Queue rapidfire doesn't realize it can run jobs

mjohnson541 · July 11, 2022, 9:28pm

I’m running a test example for submitting to a slurm queue:

from fireworks.queue.queue_launcher import rapidfire as rapidfirequeue
from fireworks.queue.queue_launcher import launch_rocket_to_queue
from fireworks.core.fworker import FWorker
import fireworks.fw_config
from fireworks.utilities.fw_serializers import load_object_from_file
from fireworks import Firework, Workflow, LaunchPad, ScriptTask
qadapter = load_object_from_file(fireworks.fw_config.QUEUEADAPTER_LOC)
launchpad = LaunchPad()
launchpad.reset(’’, require_password=False)
fw1 = Firework(ScriptTask.from_str(‘echo “hello” >> hello.txt’))
fw2 = Firework(ScriptTask.from_str(‘echo “goodbye” >> goodbye.txt’))
wf = Workflow([fw1,fw2], name=“test workflow”)
launchpad.add_wf(wf)
rapidfirequeue(launchpad,FWorker(),qadapter)

my qadapter file looks like:
_fw_name: CommonAdapter
_fw_q_type: SLURM
rocket_launch: rlaunch -w /home/mattsj/my_fworker.yaml -l /home/mattsj/my_launchpad.yaml singleshot
ntasks: 1
cpus_per_task: 8
walltime: ‘5-00:00:00’
queue: month-long-cpu
account: mattsj
job_name: null
logdir: /home/mattsj/fw_logs
pre_rocket: null
post_rocket: null

fworker file is an exact copy of the tutorial example

I’m on version 2.0.3 from conda-forge.

When I run the above python script in the FW_job.out file in the output files I get:
No FireWorks are ready to run and match query! {’$or’: [{‘spec._fworker’: {’$exists’: False}}, {‘spec._fworker’: None}, {‘spec._fworker’: ‘my first fireworker’}]}

Dumping the fireworks afterwards to dictionaries I get:

{‘spec’: {’_tasks’: [{‘script’: [‘echo “hello” >> hello.txt’],
‘use_shell’: True,
‘_fw_name’: ‘ScriptTask’}]},
‘fw_id’: 2,
‘created_on’: ‘2022-07-11T21:19:46.133113’,
‘updated_on’: ‘2022-07-11T21:19:46.138695’,
‘state’: ‘READY’,
‘name’: ‘Unnamed FW’}

and
{‘spec’: {’_tasks’: [{‘script’: [‘echo “goodbye” >> goodbye.txt’],
‘use_shell’: True,
‘_fw_name’: ‘ScriptTask’}]},
‘fw_id’: 1,
‘created_on’: ‘2022-07-11T21:19:46.133171’,
‘updated_on’: ‘2022-07-11T21:19:46.138699’,
‘state’: ‘READY’,
‘name’: ‘Unnamed FW’}

So it seems to not be running them because it thinks the current FWorker isn’t suitable.

mjohnson541 · July 13, 2022, 3:48am

This seems to have been an issue with configuration.

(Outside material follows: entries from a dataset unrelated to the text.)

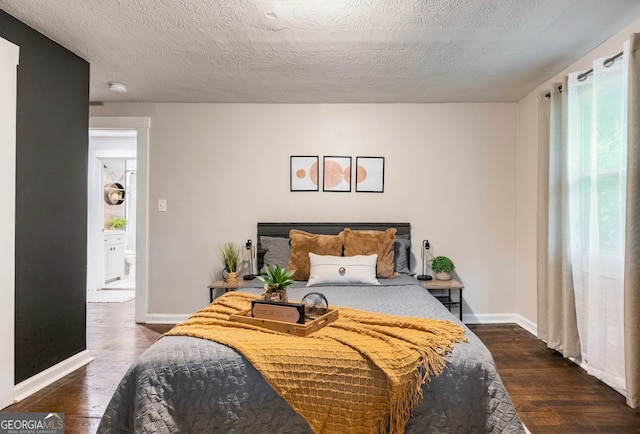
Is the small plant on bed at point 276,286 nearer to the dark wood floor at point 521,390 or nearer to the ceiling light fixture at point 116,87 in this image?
the dark wood floor at point 521,390

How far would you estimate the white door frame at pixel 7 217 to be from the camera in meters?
2.34

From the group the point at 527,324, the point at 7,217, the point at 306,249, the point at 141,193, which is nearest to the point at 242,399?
the point at 7,217

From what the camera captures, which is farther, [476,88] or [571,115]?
[476,88]

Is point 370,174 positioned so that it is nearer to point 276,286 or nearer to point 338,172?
point 338,172

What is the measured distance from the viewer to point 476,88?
3.68m

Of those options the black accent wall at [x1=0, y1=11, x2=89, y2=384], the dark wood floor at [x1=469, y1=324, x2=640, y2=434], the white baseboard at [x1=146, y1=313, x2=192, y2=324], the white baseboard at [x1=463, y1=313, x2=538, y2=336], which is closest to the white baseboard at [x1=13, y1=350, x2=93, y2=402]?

When I load the my_launchpad.yaml, my_fworker.yaml and my_qadapter.yaml files manually and use those when calling rapidfire this issue went away.

fraricci · July 13, 2022, 4:10pm

Hi @mjohnson541.

It might be that you need to specify the my_fworker.yaml file when you create the FWorker obj ?
As you do in similar way for the launchpad and qadapter. In other words, it might be that when you create FWorker() it does not find your config file (supposedly /home/mattsj/my_fworker.yaml)

Not sure though, because I usually run the qlaunch via command line and not via python.

mdigennaro · January 21, 2023, 3:55pm

Dear all,
I am in a similar situation:
I have previously submitted a number of WF with qlaunhch rapidfire and they were running fine

After a while I had to pause some of them, and since then (over a few hours now) fireworks is still only running 5 WF in total, while there are still 16 slurm job running.

I have tried to use lpad.set_priority() but this is to modify the priority inside a WF, while I want to push a specific FW to start.

Do you have any suggestion?
Thanks
Marco

fraricci · January 25, 2023, 8:04pm

Hi Marco,
do you still have qlaunhch rapidfire running?

mdigennaro · January 26, 2023, 11:35am

No, it exided on its own after 60 secs sleeping

fraricci · January 27, 2023, 5:23pm

I’m not sure why this is happening. It needs more investigation.
I would try to rerun one of the READY FW to see if it can be seen by the qlaunch again.